Introduction
This vignette demonstrates how to leverage FastBreakR’s thin wrappers around the pbpstats API, developed by Daryl Blackport. This wrapper provides easy access to every endpoint of the pbpstats API — including live game data, play-by-play, team stats, player stats, and more. FastBreakR is the only R package offering a complete pbpstats API wrapper covering all available endpoints.
See https://api.pbpstats.com/docs for more info.
Load FastBreakR
# install.packages("remotes")
remotes::install_github("JesseKartes/FastBreakR", quiet = TRUE)
library(FastBreakR)
library(tibble, warn.conflicts = FALSE)
library(dplyr, warn.conflicts = FALSE)
Get Career Stats for Teams/Players/Lineups
This thin wrapper make it easy to fetch comprehensive career statistics for any team, player, or lineup. This is particularly useful for building historical performance summaries or benchmarking entities against league averages.
# Fetch career stats for Tyrese Haliburton
season_stats <- get_all_season_stats(entity_type = "Player", entity_id = "1630169")
# View Hali's regular season career stats
player_stats <- tibble(season_stats$results$`Regular Season`) %>%
select(Season, GamesPlayed, PlusMinus, Points, FG3M)
knitr::kable(player_stats, caption = paste('Tyrese Haliburton Career Stats'))

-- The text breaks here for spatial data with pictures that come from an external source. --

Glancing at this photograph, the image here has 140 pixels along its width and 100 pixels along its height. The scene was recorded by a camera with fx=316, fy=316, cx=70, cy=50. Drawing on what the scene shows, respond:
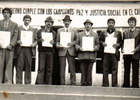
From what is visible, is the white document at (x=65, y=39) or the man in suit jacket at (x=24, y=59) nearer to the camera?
the man in suit jacket at (x=24, y=59)

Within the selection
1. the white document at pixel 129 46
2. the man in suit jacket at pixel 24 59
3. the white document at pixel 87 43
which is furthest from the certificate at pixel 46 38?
the white document at pixel 129 46

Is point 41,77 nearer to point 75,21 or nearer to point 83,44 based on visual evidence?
point 83,44

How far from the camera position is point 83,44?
32.5 ft

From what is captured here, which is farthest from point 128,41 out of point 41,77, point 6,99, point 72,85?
point 6,99

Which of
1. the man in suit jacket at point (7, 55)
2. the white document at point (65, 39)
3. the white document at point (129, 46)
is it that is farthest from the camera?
the white document at point (65, 39)

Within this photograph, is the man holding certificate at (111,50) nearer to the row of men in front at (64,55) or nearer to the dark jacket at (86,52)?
the row of men in front at (64,55)

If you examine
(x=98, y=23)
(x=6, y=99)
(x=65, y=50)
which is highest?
(x=98, y=23)

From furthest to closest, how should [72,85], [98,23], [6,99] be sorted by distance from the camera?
[98,23] < [72,85] < [6,99]

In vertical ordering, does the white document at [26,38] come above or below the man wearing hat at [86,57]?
above

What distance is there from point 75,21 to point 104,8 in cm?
140

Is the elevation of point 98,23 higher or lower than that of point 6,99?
higher

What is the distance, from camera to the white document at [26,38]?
9.91 metres

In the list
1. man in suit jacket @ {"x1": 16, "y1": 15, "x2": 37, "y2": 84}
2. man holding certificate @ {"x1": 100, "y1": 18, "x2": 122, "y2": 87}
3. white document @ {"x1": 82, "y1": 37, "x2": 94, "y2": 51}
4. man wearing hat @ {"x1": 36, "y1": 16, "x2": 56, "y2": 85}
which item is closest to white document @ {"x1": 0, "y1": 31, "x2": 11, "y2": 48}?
man in suit jacket @ {"x1": 16, "y1": 15, "x2": 37, "y2": 84}

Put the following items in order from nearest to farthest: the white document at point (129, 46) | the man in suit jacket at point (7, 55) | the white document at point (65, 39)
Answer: the man in suit jacket at point (7, 55) → the white document at point (129, 46) → the white document at point (65, 39)
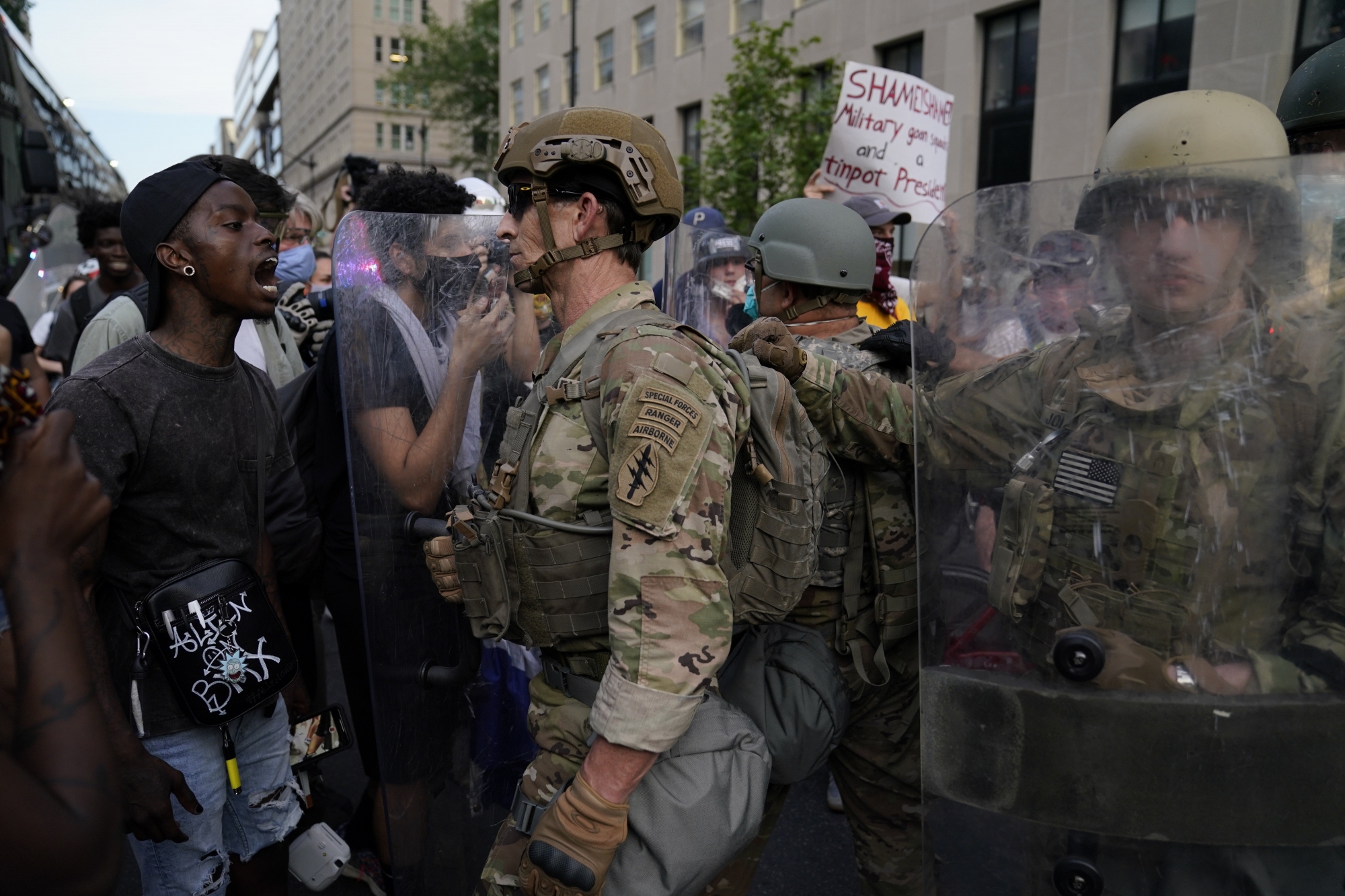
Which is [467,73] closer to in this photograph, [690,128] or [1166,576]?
[690,128]

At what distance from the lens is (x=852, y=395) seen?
2.33m

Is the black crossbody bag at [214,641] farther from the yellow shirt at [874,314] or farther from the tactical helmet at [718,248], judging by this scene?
the yellow shirt at [874,314]

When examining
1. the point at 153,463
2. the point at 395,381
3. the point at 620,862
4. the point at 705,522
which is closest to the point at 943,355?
the point at 705,522

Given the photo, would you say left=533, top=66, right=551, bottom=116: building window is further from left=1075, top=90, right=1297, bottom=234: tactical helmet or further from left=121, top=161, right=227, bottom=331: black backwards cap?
left=1075, top=90, right=1297, bottom=234: tactical helmet

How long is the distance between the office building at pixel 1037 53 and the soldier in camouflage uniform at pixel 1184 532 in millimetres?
10706

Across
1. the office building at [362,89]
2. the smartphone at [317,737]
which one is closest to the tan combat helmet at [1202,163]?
the smartphone at [317,737]

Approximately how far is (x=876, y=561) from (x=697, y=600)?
1.02 m

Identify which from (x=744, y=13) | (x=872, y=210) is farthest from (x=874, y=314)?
(x=744, y=13)

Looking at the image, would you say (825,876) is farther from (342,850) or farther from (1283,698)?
(1283,698)

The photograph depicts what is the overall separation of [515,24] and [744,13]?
48.8 feet

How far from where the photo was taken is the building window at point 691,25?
69.4 ft

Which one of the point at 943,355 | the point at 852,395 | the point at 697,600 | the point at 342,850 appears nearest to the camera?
the point at 697,600

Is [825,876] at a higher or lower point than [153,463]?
lower

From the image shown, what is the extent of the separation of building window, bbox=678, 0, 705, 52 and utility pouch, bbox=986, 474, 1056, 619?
21.2m
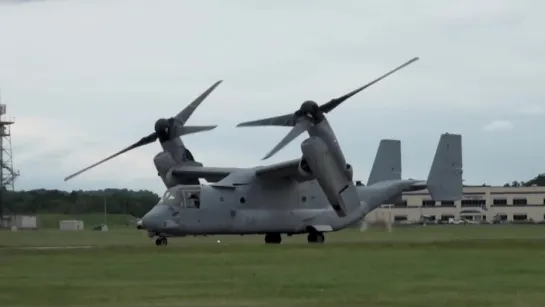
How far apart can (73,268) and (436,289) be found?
11.8 metres

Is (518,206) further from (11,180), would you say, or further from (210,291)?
(210,291)

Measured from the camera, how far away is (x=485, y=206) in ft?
555

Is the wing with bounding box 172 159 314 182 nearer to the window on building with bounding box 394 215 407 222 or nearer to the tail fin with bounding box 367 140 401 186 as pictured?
the tail fin with bounding box 367 140 401 186

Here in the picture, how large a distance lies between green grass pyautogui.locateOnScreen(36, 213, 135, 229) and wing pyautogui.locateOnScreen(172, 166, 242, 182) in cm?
6040

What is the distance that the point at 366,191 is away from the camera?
6197 cm

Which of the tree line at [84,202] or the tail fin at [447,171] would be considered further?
the tree line at [84,202]

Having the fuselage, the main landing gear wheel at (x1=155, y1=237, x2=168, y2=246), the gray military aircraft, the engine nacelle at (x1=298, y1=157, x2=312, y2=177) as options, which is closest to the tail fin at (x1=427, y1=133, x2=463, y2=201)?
the gray military aircraft

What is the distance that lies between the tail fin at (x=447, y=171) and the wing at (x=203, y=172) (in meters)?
10.9

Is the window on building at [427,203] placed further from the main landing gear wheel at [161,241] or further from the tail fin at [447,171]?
the main landing gear wheel at [161,241]

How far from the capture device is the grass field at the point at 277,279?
21156mm

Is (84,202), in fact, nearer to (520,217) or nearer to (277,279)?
(520,217)

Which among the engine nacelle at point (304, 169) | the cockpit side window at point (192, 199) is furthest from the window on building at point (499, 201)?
the engine nacelle at point (304, 169)

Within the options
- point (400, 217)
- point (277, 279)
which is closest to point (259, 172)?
point (277, 279)

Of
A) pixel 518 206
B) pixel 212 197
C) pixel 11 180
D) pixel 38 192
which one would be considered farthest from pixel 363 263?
pixel 518 206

Season | GamesPlayed | PlusMinus | Points | FG3M |
---|---|---|---|---|
2020-21 | 58 | -179 | 753 | 121 |
2021-22 | 26 | -101 | 454 | 57 |
2021-22 | 51 | -225 | 727 | 104 |
2021-22 | 77 | -326 | 1181 | 161 |
2022-23 | 56 | -35 | 1160 | 161 |
2023-24 | 69 | 294 | 1389 | 195 |
2024-25 | 73 | 222 | 1359 | 218 |
Get Players Stats for Specific Lineups
Lineup analytics allow you to isolate the impact of specific player combinations. The snippet below retrieves stats for the 2024–25 Knicks playoff starting five, ideal for lineup evaluation or opponent scouting.
# Knicks Playoffs Starters
knicks_playoffs <- get_lineup_player_stats(
season = "2024-25",
season_type = "Playoffs",
lineup_id = "1626157-1628384-1628404-1628969-1628973"
)
knicks_stats <- tibble(knicks_playoffs$multi_row_table_data) %>%
select(Name, Minutes, PlusMinus, Points, FtPoints)
knitr::kable(knicks_stats, caption = '2024-25 Knicks Playoffs Starters')
Name | Minutes | PlusMinus | Points | FtPoints |
---|---|---|---|---|
Karl-Anthony Towns | 335 | -31 | 183 | 31 |
OG Anunoby | 335 | -31 | 108 | 12 |
Josh Hart | 335 | -31 | 100 | 27 |
Mikal Bridges | 335 | -31 | 113 | 5 |
Jalen Brunson | 335 | -31 | 236 | 59 |
Live Team and Player Stats
For live updates and streaming dashboards, pbpstats wrappers seamlessly pull in-game metrics. Here’s how to grab team-level live data from Game One of the 2024-25 NBA Finals.
# Game One 2024-25 NBA finals Live Stats
live_game <- get_live_game(game_id = "0042400401", result_type = "team")
live_stats <- head(live_game$game_data$rows, 10)
knitr::kable(live_stats, caption = paste('NBA Finals Game One'))
stat | home | visitor |
---|---|---|
Points | 110 | 111 |
Possessions | 102 | 101 |
Seconds Per Possession | 14.186 | 14.188 |
Offensive Rating | 107.843 | 109.901 |
True Shot Attempts | 109 | 92 |
Shot Quality | 0.556 | 0.533 |
eFG% | 0.454 | 0.585 |
TS% | 0.505 | 0.603 |
2pt FG% | 0.412 (28/68) | 0.488 (21/43) |
3pt FG% | 0.367 (11/30) | 0.462 (18/39) |
Conclusion
In this vignette, we showcased FastBreakR’s pbpstats API wrapper across three simple use cases:
- Historical Career Analysis: Pull full career statistics for players, teams, or lineups to create performance summaries.
- Lineup-Specific Metrics: Evaluate the impact of specific player combinations.
- Real-Time Live Data: Integrate in-game team and player stats into dashboards or live analytics reports.
This is just a small glimpse of what’s possible with the pbpstats API. FastBreakR is the only R package with full pbpstats integration—bringing powerful, customizable NBA analytics to your workflow.